§ **SELECTED PASSAGE**
## Start

But Cribbs soon asked that his contract be renegotiated. That he and the club were talking renegotiation wasn't made public for about two months. Then, according to Cribbs, the Stallions broke off discussions. After playing in a 43-11 loss to Philadelphia on Sunday, May 6 (which brought the Stallions' record to 9-2), Cribbs didn't show up for practice on the following Monday and Tuesday. On Wednesday of last week the Stallions, apparently convinced that Cribbs was making good on a threat made by his agent, Louis Burrell, that he would walk out if negotiations didn't continue, filed a $20 million suit against Cribbs and Burrell for breach of contract and for "lessening and destroying" the value of the Stallions' franchise.

## End

§ **EXERCISE INSTRUCTIONS**
Set down the stretch of the Cribbs contract-dispute passage from "But Cribbs soon" through "the Stallions' franchise.", character for character.

§ **INFORMATION SHOWN**
## Start

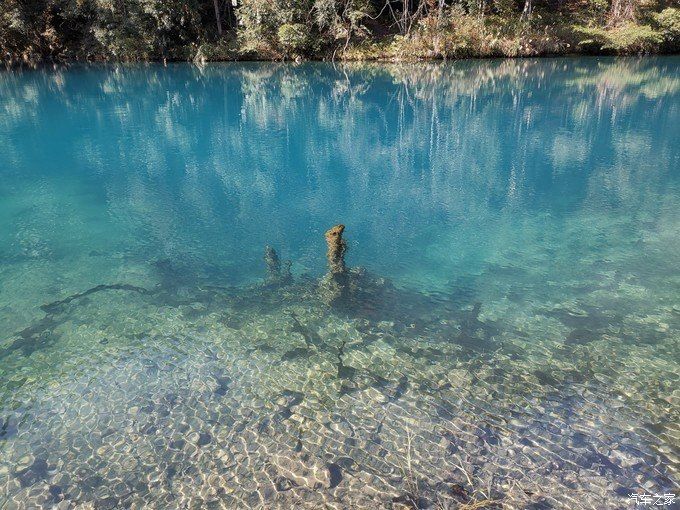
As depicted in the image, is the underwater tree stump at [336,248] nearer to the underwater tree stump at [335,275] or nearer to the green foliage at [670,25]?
the underwater tree stump at [335,275]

## End

§ **IN RESPONSE**
But Cribbs soon asked that his contract be renegotiated. That he and the club were talking renegotiation wasn't made public for about two months. Then, according to Cribbs, the Stallions broke off discussions. After playing in a 43-11 loss to Philadelphia on Sunday, May 6 (which brought the Stallions' record to 9-2), Cribbs didn't show up for practice on the following Monday and Tuesday. On Wednesday of last week the Stallions, apparently convinced that Cribbs was making good on a threat made by his agent, Louis Burrell, that he would walk out if negotiations didn't continue, filed a $20 million suit against Cribbs and Burrell for breach of contract and for "lessening and destroying" the value of the Stallions' franchise.